A glass pupil in the door dilated. “Marlowe’s the name, Mr. Kringle. Some people are a little worried about you.” The door opened and there he stood. “I don’t see why. I get the job done every year. Oh hello, Alfred.” He waved us in. The guy really was rosy and plump.

“So why the mystery?”

And laying his finger aside of his nose, he whispered, “Quiet please, Mom and Dad are sleeping.” We tiptoed into a comfortable living room. “I don’t think people are ready to know.” There was no hint of a red-and-green scheme here. “Can I offer you something to drink, a little schnapps perhaps?” I forced myself to accept.

“Sometimes people will surprise you, Mr. Kringle. There are lots of folks these days who celebrate both holidays.”

“Mr. Marlowe, perhaps someday. But for now you would do me a great service if you would keep this to yourself. And not to worry, I haven’t missed a delivery yet and don’t plan to start now.” He walked to a row of candles and lit a large wooden match.

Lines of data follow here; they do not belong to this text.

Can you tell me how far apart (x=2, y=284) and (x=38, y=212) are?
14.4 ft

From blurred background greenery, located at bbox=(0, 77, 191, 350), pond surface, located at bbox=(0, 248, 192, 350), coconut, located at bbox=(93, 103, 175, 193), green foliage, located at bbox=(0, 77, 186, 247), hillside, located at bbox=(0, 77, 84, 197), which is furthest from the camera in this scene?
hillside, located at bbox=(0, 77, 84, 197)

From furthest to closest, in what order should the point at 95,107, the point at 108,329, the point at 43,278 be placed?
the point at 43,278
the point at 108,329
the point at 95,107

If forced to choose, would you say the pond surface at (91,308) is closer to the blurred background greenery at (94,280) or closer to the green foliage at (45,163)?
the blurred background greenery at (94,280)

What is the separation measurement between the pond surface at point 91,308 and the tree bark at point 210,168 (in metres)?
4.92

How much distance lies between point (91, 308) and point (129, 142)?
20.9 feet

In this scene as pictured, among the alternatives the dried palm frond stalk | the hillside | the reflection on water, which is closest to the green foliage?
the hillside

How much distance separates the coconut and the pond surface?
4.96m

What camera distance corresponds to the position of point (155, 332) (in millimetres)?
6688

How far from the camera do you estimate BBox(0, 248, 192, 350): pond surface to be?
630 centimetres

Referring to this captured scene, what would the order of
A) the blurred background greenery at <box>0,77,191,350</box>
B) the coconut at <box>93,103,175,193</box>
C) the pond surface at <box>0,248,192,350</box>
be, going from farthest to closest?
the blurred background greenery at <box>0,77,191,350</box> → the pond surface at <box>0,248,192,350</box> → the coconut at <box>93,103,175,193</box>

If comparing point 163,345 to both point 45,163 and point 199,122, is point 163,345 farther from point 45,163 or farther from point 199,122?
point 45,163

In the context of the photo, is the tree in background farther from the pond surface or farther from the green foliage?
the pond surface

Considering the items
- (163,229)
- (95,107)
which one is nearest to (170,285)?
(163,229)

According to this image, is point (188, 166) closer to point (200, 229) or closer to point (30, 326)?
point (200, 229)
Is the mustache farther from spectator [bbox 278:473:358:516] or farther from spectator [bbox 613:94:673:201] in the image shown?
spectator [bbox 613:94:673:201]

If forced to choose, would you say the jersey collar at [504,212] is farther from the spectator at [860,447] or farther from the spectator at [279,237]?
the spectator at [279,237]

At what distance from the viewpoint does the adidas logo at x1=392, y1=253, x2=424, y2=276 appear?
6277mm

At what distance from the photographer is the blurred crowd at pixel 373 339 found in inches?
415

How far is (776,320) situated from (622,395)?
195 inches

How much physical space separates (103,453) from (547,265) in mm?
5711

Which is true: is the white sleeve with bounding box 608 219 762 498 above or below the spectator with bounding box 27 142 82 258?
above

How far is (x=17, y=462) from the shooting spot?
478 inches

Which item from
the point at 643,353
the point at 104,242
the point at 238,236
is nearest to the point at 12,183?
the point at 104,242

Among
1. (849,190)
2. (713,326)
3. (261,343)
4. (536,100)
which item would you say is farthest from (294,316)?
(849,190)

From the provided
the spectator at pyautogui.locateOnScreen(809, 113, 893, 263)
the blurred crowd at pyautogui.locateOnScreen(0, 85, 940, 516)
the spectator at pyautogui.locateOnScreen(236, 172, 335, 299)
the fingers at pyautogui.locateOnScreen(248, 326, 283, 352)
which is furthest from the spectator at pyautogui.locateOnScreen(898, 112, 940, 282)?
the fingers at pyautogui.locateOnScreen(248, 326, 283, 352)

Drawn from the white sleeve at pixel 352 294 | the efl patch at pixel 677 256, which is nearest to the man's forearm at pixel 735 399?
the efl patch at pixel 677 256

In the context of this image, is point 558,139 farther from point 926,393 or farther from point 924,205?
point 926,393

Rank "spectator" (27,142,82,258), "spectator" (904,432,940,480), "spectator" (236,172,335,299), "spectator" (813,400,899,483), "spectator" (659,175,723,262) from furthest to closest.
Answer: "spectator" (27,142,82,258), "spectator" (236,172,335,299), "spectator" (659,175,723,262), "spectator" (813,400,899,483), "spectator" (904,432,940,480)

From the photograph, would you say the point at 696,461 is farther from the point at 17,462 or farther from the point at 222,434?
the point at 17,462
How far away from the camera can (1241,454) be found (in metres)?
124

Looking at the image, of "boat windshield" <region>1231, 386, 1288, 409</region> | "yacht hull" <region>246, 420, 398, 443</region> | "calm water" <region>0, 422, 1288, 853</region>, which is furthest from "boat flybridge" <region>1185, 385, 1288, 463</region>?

I looked in my coat pocket for a butt, unsuccessfully. “Would you do me the honor, sir?” he asked, holding out the match. “I beg your pardon?” was the cleverest reply that sprang to mind. “The shammas, Shamus, light the shammas.” A dim bulb flickered on and I held the match to the lead candle.

“Happy Holiday, Mr. Kringle.” He took the lighted candle and used it to light another, then with a wink of his eye and a twist of his head he turned to me, his droll little mouth drawn up like a bow, “Happy Holiday, Mr. Marlowe.”

Happy Holidays, dear readers!

-Will Byrnes, 19??


This story grew out of personal experience. My first wife and I used to make our own holiday cards, with sensitivity to the dual celebrations in our household. My ex is Jewish, while I was raised Catholic, although I long since moved on to atheism. Still, it was always my favorite time of year.  So, one December, in accommodating both Christmas and Channukah, I wrote this story. I may have added an illustration or two, just don’t recall. We sent it to friends and family as a holiday card, no doubt perplexing many. Just a bit of fun for the season, no serious significance intended.